(TASK OBJECTIVE) Decide whether each statement below agrees with the article on Guitar Hero and Call of Duty, answering yes or no and quoting the words of the article that settle it. 1. Activision announced the end of Guitar Hero during its Q4 financial conference call. 2. Four studios actively work on Call of Duty. 3. The higher price of the Stimulus Package kept it from selling well.

(DOCUMENT TEXT)
'''

Don't mourn Guitar Hero...mourn Call of Duty

Rm_headshot
Thursday, February 10, 2011

Guitar Hero is dead.

Mega-publisher Activision Blizzard dropped the hammer on their long-standing franchise yesterday during their Q4 financial conference call. And even as they get out of the music business, Activision's launching Beachhead Studios to oversee "the development of an innovative new digital platform and special services" for its billion-dollar baby, Call of Duty.

That might feel like a dramatic shift in the gaming landscape. It's not. We're just in the middle of a slow-motion explosion...the real damage has yet to come. Guitar Hero's body isn't even cold yet, but it's time to officially start the Call of Duty deathwatch, because Activision's about to run their golden boy completely into the ground.

Guitar Hero 5
You're as free as a bird, now....

 

Their financial report cites "continued declines in the music genre" as the motivation for completely dismantling the Guitar Hero franchise, its dedicated business unit, the DJ Hero spin-off, and the developers responsible for them. It might just as well say "because Call of Duty makes so much money." It's no secret that Activison Blizzard CEO Bobby Kotick mandated a new COD every 12 months, plus downloadable content support, and why wouldn't he? These are the top-selling games year after year, and gamers buy the DLC in ludicrous numbers. A $5 price hike (some might say "gouge") over comparable downloadables didn't stop the Stimulus Package -- a buggy, insultingly named, two-fifths-recycled map pack for Call of Duty: Modern Warfare 2 -- from breaking sales records. And it's Kotick's job to repeat those successes as often as humanly possible.

Only more games don't equal more money.

Oversaturating the market with Call of Duty games can only serve to dilute the brand and the ideas behind it until nothing worthwhile remains. The franchise bounced between developers for years with the requisite fluctuations in quality, but now five studios actively work on this one property: Infinity Ward, Treyarch, Sledgehammer Games, Raven Software, and Beachhead. One COD game a year? I think not. We're about to be swamped in Duty.

We know this will happen because we've seen it happen. Guitar Heroes 1, 2, 3, World Tour, On Tour, 5, Rocks the '80s, Metallica, Aerosmith, Smash Hits, Van Halen, and Band Hero all happened over the course of four short years. Look where the franchise is now...though in all honesty, the series wore out its welcome long ago.

Call of Duty 4: Modern Warfare
We had to destroy the franchise to save it.

Call of Duty might be next. While former benchwarmer Treyarch and newly minted Sledgehammer tag-team the yearly commercial releases, former champion Infinity Ward (limping along after the entire senior staff departed en masse last spring) and Raven will provide support content. Beachhead's job might be a Halo Waypoint-ish community hub, but it also sounds suspiciously like the long-rumored Call of Duty Online, while "special services" could be the multiplayer fees Kotick's often lovingly spoken about charging. By his reckoning, Call of Duty makes up 60 percent of Xbox Live profits and not one dime goes to Activision. Bobby Kotick wants his multiplayer money.

'''

(EXTRACTED RECORDS)
'''

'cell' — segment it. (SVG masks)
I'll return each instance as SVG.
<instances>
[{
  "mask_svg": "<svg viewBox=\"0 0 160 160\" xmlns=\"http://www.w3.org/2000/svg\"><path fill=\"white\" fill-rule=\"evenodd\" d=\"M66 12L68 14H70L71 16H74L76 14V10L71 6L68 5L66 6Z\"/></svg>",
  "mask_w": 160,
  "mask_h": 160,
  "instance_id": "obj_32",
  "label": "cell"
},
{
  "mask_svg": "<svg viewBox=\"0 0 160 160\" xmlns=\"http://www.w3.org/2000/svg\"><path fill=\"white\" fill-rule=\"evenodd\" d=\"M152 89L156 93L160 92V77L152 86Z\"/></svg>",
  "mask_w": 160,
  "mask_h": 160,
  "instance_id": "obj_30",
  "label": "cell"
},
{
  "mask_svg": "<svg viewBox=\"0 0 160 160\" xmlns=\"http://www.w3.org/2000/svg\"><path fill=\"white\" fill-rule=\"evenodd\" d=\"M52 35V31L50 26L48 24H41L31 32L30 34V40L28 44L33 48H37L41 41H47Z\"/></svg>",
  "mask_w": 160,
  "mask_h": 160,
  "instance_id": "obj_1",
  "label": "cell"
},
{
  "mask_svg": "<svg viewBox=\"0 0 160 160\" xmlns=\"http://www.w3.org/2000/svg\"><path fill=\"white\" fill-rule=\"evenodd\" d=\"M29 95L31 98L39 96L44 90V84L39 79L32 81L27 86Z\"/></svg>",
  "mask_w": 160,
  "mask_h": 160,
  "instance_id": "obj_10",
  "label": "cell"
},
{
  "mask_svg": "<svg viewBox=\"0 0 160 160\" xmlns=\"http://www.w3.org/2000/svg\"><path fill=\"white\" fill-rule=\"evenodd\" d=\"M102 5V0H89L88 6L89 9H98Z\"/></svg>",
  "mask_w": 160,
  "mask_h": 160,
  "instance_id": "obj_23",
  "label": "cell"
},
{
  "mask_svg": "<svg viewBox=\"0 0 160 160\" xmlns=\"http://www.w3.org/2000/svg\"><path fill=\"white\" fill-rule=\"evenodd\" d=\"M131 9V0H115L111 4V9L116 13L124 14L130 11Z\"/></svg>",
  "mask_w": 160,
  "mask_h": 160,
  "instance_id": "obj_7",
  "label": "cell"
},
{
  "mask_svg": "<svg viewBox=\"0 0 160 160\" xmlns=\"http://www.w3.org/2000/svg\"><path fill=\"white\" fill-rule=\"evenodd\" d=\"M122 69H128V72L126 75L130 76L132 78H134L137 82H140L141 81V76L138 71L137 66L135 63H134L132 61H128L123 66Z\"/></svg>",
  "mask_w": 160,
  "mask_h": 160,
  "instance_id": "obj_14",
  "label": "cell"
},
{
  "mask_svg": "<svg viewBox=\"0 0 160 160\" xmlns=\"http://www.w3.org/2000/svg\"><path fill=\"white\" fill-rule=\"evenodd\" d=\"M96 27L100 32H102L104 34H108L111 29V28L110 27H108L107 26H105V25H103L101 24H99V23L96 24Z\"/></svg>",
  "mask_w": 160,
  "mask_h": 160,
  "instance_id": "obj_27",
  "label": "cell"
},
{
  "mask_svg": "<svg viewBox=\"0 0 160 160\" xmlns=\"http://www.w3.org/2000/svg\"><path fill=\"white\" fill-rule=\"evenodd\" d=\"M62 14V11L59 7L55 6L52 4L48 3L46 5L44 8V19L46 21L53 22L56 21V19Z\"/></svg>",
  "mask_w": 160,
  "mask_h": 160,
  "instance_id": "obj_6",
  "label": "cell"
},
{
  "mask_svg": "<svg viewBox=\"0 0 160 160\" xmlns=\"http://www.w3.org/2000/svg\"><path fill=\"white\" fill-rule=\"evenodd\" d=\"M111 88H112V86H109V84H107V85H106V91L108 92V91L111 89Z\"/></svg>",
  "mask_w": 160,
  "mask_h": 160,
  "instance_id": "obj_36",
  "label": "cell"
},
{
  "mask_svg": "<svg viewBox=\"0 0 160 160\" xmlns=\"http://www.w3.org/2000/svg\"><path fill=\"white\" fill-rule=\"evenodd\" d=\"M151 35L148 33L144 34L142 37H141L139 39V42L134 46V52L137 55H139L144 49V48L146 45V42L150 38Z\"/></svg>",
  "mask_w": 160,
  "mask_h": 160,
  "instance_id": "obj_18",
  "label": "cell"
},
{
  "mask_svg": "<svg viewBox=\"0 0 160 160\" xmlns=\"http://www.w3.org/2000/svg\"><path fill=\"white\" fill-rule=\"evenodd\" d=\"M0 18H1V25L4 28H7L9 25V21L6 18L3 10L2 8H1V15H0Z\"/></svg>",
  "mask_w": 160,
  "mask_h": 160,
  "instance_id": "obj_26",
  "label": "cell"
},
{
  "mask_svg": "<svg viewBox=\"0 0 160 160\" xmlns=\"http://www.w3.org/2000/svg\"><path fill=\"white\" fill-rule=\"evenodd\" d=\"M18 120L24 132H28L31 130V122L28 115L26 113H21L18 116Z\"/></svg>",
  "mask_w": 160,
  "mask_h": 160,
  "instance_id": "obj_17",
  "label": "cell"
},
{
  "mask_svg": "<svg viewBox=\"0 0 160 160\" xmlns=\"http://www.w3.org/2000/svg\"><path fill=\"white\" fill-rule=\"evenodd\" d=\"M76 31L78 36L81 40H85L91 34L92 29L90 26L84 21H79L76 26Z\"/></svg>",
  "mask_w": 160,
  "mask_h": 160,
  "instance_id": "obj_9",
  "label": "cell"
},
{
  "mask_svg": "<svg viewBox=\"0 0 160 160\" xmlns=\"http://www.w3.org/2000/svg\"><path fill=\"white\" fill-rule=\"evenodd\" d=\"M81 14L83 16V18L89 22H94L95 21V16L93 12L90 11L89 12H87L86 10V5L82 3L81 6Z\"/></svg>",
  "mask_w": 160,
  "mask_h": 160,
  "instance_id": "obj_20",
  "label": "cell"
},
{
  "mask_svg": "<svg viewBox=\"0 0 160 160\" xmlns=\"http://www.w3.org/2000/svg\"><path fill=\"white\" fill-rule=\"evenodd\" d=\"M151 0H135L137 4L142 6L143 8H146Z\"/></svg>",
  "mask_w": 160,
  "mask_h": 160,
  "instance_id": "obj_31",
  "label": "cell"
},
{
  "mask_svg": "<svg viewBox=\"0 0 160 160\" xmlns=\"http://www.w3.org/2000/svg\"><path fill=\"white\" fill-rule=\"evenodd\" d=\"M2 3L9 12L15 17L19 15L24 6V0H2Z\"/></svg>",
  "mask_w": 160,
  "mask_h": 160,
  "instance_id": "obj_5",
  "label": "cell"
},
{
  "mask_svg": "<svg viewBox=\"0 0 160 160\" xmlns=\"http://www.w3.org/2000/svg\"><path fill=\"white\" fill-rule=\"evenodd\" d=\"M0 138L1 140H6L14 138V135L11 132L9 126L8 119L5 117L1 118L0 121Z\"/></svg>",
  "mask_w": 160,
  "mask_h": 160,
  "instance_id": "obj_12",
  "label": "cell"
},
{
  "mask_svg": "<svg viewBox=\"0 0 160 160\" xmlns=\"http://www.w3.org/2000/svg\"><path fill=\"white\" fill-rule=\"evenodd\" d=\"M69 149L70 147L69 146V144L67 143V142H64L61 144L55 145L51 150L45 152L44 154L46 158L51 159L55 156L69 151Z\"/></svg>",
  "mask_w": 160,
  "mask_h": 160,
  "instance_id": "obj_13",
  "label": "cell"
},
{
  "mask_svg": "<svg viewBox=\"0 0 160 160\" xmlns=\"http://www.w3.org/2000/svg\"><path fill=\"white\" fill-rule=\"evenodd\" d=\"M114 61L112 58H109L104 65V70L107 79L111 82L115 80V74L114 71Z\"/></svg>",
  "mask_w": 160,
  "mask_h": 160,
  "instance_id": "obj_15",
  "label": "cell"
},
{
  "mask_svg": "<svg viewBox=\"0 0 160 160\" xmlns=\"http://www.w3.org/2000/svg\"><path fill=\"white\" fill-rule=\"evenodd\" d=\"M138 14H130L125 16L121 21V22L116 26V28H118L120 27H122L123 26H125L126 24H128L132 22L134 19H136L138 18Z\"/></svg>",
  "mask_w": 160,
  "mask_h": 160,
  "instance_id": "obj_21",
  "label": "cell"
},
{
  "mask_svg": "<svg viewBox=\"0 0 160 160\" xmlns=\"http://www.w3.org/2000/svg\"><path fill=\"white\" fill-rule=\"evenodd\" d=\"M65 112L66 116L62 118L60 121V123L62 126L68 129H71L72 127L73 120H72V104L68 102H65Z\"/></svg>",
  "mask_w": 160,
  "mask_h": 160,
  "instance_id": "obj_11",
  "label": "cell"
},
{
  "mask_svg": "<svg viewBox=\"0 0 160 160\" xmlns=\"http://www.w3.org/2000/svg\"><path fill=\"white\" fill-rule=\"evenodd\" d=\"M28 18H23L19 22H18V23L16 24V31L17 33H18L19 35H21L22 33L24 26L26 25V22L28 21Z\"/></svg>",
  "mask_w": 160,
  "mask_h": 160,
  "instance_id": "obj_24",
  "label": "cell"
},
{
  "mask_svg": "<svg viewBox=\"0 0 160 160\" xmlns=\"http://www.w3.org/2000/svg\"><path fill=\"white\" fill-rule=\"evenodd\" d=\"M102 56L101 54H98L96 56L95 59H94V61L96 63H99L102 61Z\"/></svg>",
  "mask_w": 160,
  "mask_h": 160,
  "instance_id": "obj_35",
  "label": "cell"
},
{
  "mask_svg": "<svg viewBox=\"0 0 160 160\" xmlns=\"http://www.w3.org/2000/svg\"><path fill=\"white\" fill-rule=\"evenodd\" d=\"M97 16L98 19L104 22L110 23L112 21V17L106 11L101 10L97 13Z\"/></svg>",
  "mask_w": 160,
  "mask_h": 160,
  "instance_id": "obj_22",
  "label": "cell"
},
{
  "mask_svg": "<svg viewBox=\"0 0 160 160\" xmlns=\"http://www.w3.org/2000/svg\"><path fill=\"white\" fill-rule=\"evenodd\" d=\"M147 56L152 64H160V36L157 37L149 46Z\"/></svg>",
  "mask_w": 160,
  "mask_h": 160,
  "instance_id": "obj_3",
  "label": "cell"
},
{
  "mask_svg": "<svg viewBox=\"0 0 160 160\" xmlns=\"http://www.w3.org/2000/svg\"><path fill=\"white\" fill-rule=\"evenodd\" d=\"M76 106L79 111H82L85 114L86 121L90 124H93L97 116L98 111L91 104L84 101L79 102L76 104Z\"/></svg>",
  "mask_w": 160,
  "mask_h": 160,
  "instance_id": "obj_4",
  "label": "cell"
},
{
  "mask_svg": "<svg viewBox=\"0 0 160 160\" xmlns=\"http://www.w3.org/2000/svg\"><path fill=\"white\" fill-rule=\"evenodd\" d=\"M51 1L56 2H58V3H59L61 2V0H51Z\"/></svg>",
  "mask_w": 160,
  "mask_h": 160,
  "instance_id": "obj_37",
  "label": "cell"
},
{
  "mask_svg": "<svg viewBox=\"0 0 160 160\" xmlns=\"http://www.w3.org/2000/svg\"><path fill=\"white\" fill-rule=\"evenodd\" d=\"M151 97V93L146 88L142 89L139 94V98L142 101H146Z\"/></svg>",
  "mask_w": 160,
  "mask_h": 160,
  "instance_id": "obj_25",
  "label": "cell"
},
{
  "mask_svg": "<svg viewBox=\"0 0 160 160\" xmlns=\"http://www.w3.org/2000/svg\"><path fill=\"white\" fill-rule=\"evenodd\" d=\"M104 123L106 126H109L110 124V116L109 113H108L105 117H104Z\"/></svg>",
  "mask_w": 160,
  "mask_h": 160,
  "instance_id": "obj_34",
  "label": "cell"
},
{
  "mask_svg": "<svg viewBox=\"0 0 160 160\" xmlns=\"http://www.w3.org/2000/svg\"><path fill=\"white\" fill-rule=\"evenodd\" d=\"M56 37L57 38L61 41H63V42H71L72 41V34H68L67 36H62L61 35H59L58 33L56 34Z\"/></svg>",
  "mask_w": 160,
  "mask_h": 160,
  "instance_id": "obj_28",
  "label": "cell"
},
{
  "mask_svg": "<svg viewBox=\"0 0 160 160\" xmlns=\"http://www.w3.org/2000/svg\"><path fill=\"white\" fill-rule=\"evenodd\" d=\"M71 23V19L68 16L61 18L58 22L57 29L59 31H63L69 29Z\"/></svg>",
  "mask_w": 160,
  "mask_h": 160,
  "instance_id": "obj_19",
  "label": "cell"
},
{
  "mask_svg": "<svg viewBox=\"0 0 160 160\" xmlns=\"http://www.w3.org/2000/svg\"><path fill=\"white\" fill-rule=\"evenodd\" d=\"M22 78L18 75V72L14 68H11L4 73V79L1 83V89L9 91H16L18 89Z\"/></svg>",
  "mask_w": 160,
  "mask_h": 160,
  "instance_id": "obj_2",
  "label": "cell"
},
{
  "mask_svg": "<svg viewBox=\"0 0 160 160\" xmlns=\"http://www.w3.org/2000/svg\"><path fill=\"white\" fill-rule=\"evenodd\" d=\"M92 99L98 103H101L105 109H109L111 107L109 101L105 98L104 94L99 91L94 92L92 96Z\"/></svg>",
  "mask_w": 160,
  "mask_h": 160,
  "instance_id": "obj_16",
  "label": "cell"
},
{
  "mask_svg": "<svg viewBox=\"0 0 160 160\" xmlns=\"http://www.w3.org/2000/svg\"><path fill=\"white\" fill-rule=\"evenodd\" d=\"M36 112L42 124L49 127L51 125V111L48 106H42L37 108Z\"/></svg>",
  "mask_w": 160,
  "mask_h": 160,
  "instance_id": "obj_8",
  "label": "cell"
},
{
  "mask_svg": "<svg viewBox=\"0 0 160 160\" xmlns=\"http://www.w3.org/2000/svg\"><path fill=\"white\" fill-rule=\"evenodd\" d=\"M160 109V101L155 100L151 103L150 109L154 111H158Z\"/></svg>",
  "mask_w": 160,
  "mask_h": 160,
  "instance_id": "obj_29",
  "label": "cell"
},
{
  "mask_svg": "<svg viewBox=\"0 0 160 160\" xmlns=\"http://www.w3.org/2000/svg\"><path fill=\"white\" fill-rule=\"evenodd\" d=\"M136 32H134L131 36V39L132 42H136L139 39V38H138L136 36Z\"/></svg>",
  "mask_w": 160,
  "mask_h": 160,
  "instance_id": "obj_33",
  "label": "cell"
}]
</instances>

'''

(FINAL RESULT)
1. Yes: "Mega-publisher Activision Blizzard dropped the hammer on their long-standing franchise yesterday during their Q4 financial conference call."
2. No: "now five studios actively work on this one property"
3. No: "A $5 price hike (some might say "gouge") over comparable downloadables didn't stop the Stimulus Package -- a buggy, insultingly named, two-fifths-recycled map pack for Call of Duty: Modern Warfare 2 -- from breaking sales records."